Crush Compassion Fatigue and Blossom

It is possible to avoid CF. In businesses that employ intake screening, client/case assignment con be conducted to ensure trauma trained clinicians receive clients requiring trauma work while clinicians that are not trauma trained receive appropriate clients related to their training. This method is not 100% effective however as it is dependent upon intake information. This method also does not work for therapists working in an individual practice.

              More realistically, instead of trying to run away from CF there are some tips clinicians can employ to help minimize CF. Ultimately, these tips relate to self-care and self-evaluation.

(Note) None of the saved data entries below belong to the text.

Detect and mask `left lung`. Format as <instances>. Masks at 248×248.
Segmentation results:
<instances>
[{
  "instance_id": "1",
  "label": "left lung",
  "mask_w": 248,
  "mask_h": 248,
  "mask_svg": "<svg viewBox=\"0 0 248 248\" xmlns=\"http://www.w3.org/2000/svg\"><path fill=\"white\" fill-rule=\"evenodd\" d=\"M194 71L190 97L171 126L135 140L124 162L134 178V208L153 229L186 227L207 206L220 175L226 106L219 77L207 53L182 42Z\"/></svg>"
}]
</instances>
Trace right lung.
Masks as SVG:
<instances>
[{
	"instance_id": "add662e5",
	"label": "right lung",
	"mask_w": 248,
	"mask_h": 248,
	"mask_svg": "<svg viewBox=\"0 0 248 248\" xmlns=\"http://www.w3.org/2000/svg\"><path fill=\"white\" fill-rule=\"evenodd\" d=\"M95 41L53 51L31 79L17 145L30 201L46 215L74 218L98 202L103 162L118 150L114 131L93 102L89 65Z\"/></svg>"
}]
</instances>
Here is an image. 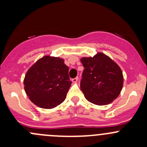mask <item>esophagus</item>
Listing matches in <instances>:
<instances>
[{
	"label": "esophagus",
	"instance_id": "1",
	"mask_svg": "<svg viewBox=\"0 0 147 147\" xmlns=\"http://www.w3.org/2000/svg\"><path fill=\"white\" fill-rule=\"evenodd\" d=\"M72 82H73V83H77V82H78V78H74V79L72 80Z\"/></svg>",
	"mask_w": 147,
	"mask_h": 147
}]
</instances>
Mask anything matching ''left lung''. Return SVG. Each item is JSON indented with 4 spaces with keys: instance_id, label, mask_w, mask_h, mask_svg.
Wrapping results in <instances>:
<instances>
[{
    "instance_id": "obj_1",
    "label": "left lung",
    "mask_w": 147,
    "mask_h": 147,
    "mask_svg": "<svg viewBox=\"0 0 147 147\" xmlns=\"http://www.w3.org/2000/svg\"><path fill=\"white\" fill-rule=\"evenodd\" d=\"M84 67L80 89L85 98L96 105L112 103L122 90L124 77L119 66L109 56L97 53L80 59Z\"/></svg>"
}]
</instances>
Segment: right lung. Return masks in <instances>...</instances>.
<instances>
[{
    "mask_svg": "<svg viewBox=\"0 0 147 147\" xmlns=\"http://www.w3.org/2000/svg\"><path fill=\"white\" fill-rule=\"evenodd\" d=\"M59 57L45 55L28 69L23 84L30 100L43 109H53L64 102L71 86L69 67Z\"/></svg>",
    "mask_w": 147,
    "mask_h": 147,
    "instance_id": "right-lung-1",
    "label": "right lung"
}]
</instances>
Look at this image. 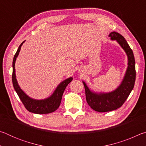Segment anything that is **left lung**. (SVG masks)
Masks as SVG:
<instances>
[{
  "label": "left lung",
  "mask_w": 146,
  "mask_h": 146,
  "mask_svg": "<svg viewBox=\"0 0 146 146\" xmlns=\"http://www.w3.org/2000/svg\"><path fill=\"white\" fill-rule=\"evenodd\" d=\"M109 36L111 40L117 41L126 53L127 68L120 84L111 92L97 93L91 91L84 81H82L86 101L91 109L98 112L111 111L120 108L129 97L135 82V60L132 49L124 37L117 32H111Z\"/></svg>",
  "instance_id": "8db88e82"
}]
</instances>
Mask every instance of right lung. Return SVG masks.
Listing matches in <instances>:
<instances>
[{"label": "right lung", "mask_w": 146, "mask_h": 146, "mask_svg": "<svg viewBox=\"0 0 146 146\" xmlns=\"http://www.w3.org/2000/svg\"><path fill=\"white\" fill-rule=\"evenodd\" d=\"M23 42H22L17 49L15 55L14 56L13 60V74H12V82L15 90L20 98V99L25 106L26 109L29 112L35 113V114H48L54 112L60 106L62 97L64 90L69 84L73 80L72 77H70L59 84L54 91L52 95L49 97L42 100H36L32 98L24 93V91L20 88L18 82H17L16 75H15V61L18 56L21 46H23Z\"/></svg>", "instance_id": "right-lung-1"}]
</instances>
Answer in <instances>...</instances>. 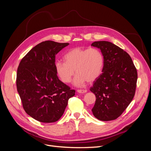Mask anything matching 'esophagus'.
I'll return each mask as SVG.
<instances>
[{
  "instance_id": "34e87169",
  "label": "esophagus",
  "mask_w": 151,
  "mask_h": 151,
  "mask_svg": "<svg viewBox=\"0 0 151 151\" xmlns=\"http://www.w3.org/2000/svg\"><path fill=\"white\" fill-rule=\"evenodd\" d=\"M77 91L79 93H85L87 92V90L86 89H78Z\"/></svg>"
}]
</instances>
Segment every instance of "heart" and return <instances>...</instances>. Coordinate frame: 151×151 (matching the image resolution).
Listing matches in <instances>:
<instances>
[{
    "label": "heart",
    "mask_w": 151,
    "mask_h": 151,
    "mask_svg": "<svg viewBox=\"0 0 151 151\" xmlns=\"http://www.w3.org/2000/svg\"><path fill=\"white\" fill-rule=\"evenodd\" d=\"M65 62L57 61L55 68L58 76L64 83L71 81L75 74L76 86H83L86 82L93 83L96 80L104 65V58L100 50L95 48L77 47L69 50L64 55Z\"/></svg>",
    "instance_id": "obj_1"
}]
</instances>
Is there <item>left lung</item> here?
I'll return each instance as SVG.
<instances>
[{
  "label": "left lung",
  "instance_id": "left-lung-1",
  "mask_svg": "<svg viewBox=\"0 0 151 151\" xmlns=\"http://www.w3.org/2000/svg\"><path fill=\"white\" fill-rule=\"evenodd\" d=\"M91 46L101 50L104 58L102 73L90 88L96 96L92 112L99 120H115L134 97L137 71L129 55L113 43L99 41Z\"/></svg>",
  "mask_w": 151,
  "mask_h": 151
}]
</instances>
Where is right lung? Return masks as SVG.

Tips to Minimize Symptoms of Compassion Fatigue

  • Self-evaluation: Honestly reflect on your experiences and evaluate your cognitions and emotions at the end of the workday. Identify areas of distress or risk factors you might have experienced and address areas of distress. Do not ignore or avoid them. Early detection is always best!
  • Self-care: Maintain an adequate sleep schedule, participate in some form of weekly exercise, eat 3 healthy meals a day (do not skip meals!)
  • Educate yourself to become a trauma-informed clinician
  • Engage in a hobby or some practice of a creative activity (art, music, poetry, gardening, etc.)
  • Schedule social events with friends or family and go to them!
  • Balance your work/home life schedule
  • Identify your strengths and areas of improvement
  • Consider referring clients out if necessary
  • Talk to a therapist yourself if necessary


Bride, B. E., Radey, M., & Figley, C. R. (2007). Measuring compassion fatigue. Clinical Social Work Journal35(3), 155-163.

Kron, R. (2016). Manufacturing employee’s ratings on risk factors for burnout [Unpublished raw data].

Sonnentag, S. (2015). Wellbeing and burnout in the workplace: Organizational causes and consequences. International Encyclopedia of the Social & Behavioral Sciences25(2), 537-540.